Will this time be different? Officials in China are already warning of a negative effect on Chinese exports from American problems. Most other countries are acknowledging the likelihood of a significant American problem impacting on them. Most countries banking systems have already been impacted by the sub prime crisis.

Thus while it is not possible to accurately predict what will happen next week or next month, if a recession does occur in the US, it will pull American stock markets down with it at some point. In the balance of probabilities, the effect on other countries’ economies will be negative, with the only debate being the degree. The longer term forecast is down rather than up for world markets. BUT next week, anything could happen!!!!

Which market meltdown are you looking out for?

January 27th, 2008

Linda Linda says:

Beware Asian Problems (in the upcoming year of the Rat)

The last week has not been good on Wall Street, but keep an eye out for problems in China. If you are an Australian investor (or have a superannuation fund do the investing for you), every day has been colored in red ink. Not good!!! For the total masochists, or those who are sleeping very poorly, there have been the European and American markets to look at in the middle of the night. The news from there has not been conducive to a good night’s rest!

How previously highly regarded corporations, such as Merrill Lynch and Citigroup, could lose such astounding sums is mind blowing. But while all the attention has been on Wall Street and the sub prime loan shambles, there is a market in our own time zone to keep a close eye on.

The most speculative market in the world is to the north of us, in Shanghai. Whilst foreigners are largely excluded from dabbling in it, the biggest gambling den in China is not in Macau but in the Shanghai Stock market. There are lots of crazy valuations here, for those nostalgic for the Nasdaq at the height of the dot-com boom.
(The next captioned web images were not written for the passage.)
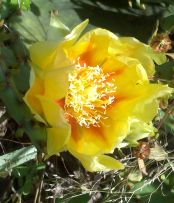 flower identification, wildflowers, what kind of flower is this?  wildflower identification, cactus flower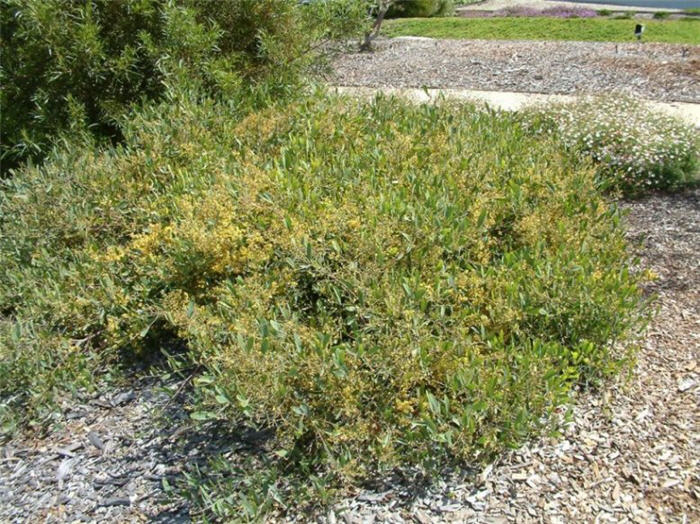 Plant photo of: Acacia redolens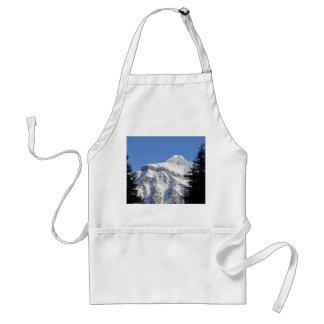 Montaña Nevado Delantal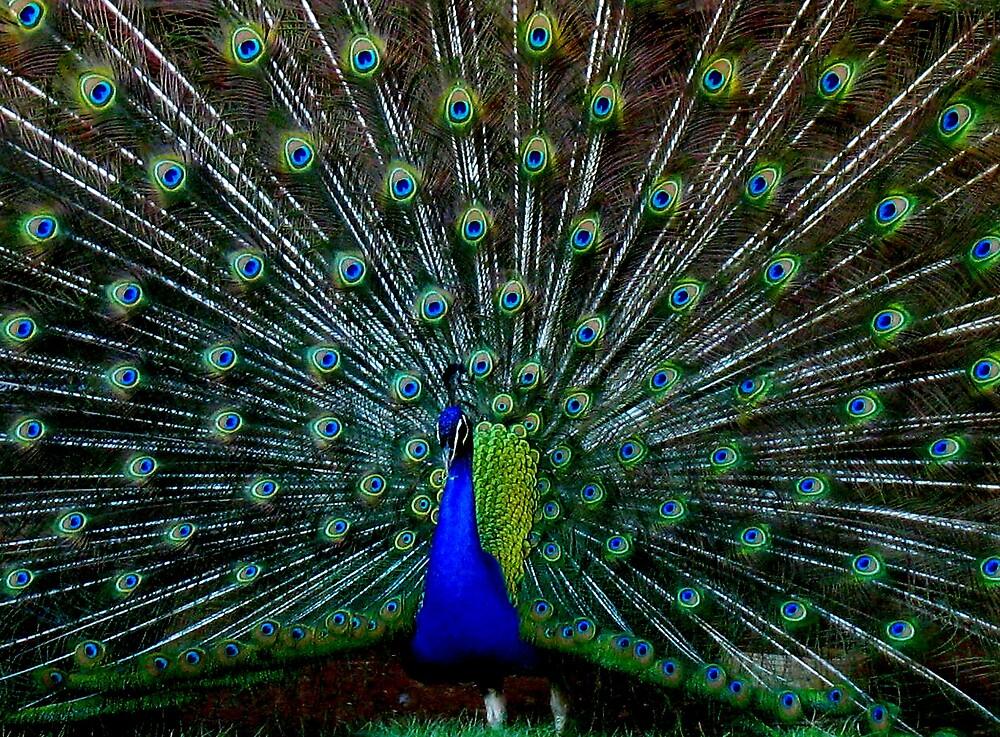 Peafowl Plumage by Chelsea Kerwath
The communist party bosses in Beijing are presiding over a large scale, frenzy of ridiculous prices with shares in some companies selling at 95% more in Shanghai, than shares in the identical company are selling for in Hong Kong. Even the famous Mr Alan Greenspan, has called Shanghai “a Bubble”.

Enthusiastic, ordinary Chinese are mortgaging their houses to participate in the easy, riches of the Shanghai market. The government is worried, and trying to slowly raise interest rates to control inflation and excesses. A 9% fall in Shanghai on February 27th, 2007, triggered losses around the world. This is a market known for rapid movements.

Since a quarter of China’s economy depends on exports to the US, the widely expected American slowdown may complicate the Chinese problems.

Problems in Shanghai are a question of when, rather than if, with direct implications for Australian resource stocks.